His death was confirmed by government spokesperson Benjamin Griveaux in a tweet.

"Joel Robuchon, a visionary chef who was the most starred in the world, leaves us today.

"From Paris to Shanghai, his savoir-faire was an art form that made French gastronomy shine and continues to inspire the next generation of chefs," Griveaux wrote.

Tributes poured in from other top chefs, already mourning the death earlier this year of French culinary "pope" Paul Bocuse, and more recently globetrotting American celebrity chef and author Anthony Bourdain.

"One of the unrivalled masters of world gastronomy has left us," Anne-Sophie Pic, France's only female chef with three stars, tweeted.

The perfect mash

Born in 1945 in the central city of Poitiers to a bricklayer father and stay-at-home mother, his first vocation was the priesthood.

But while cooking alongside nuns for other seminarians he discovered a passion for food and at 15 entered the restaurant trade.

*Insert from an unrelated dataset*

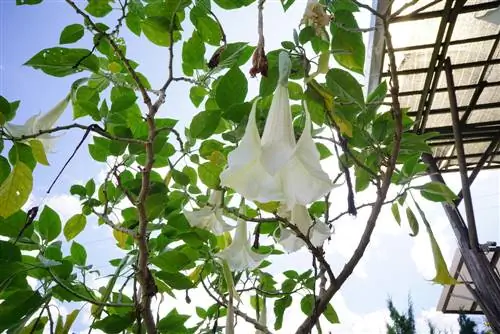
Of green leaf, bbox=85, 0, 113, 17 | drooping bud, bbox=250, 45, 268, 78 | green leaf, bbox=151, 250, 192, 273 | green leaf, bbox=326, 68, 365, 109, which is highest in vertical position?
green leaf, bbox=85, 0, 113, 17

A perfectionist from the start, he quickly earned a name for himself in the rarefied world of nouvelle cuisine and by the age of 30 was running a 90-strong kitchen at the Concorde Lafayette hotel in Paris.

His signature creations included truffle tart, cauliflower cream with caviar and lobster ravioli — but he also elevated the humble potato, with his smooth, buttery mash earning rave reviews.

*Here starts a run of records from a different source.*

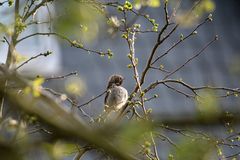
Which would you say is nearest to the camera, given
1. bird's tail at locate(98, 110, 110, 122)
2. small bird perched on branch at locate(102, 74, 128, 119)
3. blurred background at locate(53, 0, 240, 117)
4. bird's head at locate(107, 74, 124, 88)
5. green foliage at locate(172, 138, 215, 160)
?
green foliage at locate(172, 138, 215, 160)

The accolades — and Michelin stars — came thick and fast, but by the age of 51 he had worked himself to the bone.

Declaring he did not want to die of the stress of turning out flawless fare day after day, the father of two announced his retirement in 1996.

"I will watch my children and my grandchildren grow up, I will love my wife, my friends and the good things in life," he told Le Figaro.

From there it was a short hop to the television studios where Robuchon spent the next few years hosting a popular daily food show that aimed to demystify haute cuisine for the masses.

But by 2003, he was back in the kitchen with the Atelier concept, which he debuted in Paris and Tokyo and later took to London, Las Vegas and New York, among other cities.

Inspired by Japanese sushi counters — Robuchon nurtured a lifelong fascination with Japan — and Spanish tapas bars, he intended the restaurants to be more relaxed and accessible than traditional three-star eateries.

"Times have changed, consumers are looking for cuisine that is less sophisticated, a place with ambiance where you eat well," he said.

Among his disciples were British star chef Gordon Ramsay.

Like Ramsay, he was known to have a short fuse and to be very demanding with his apprentices.

In an interview with Paris Match in 2009, he admitted to having battled an "uncompromising" nature.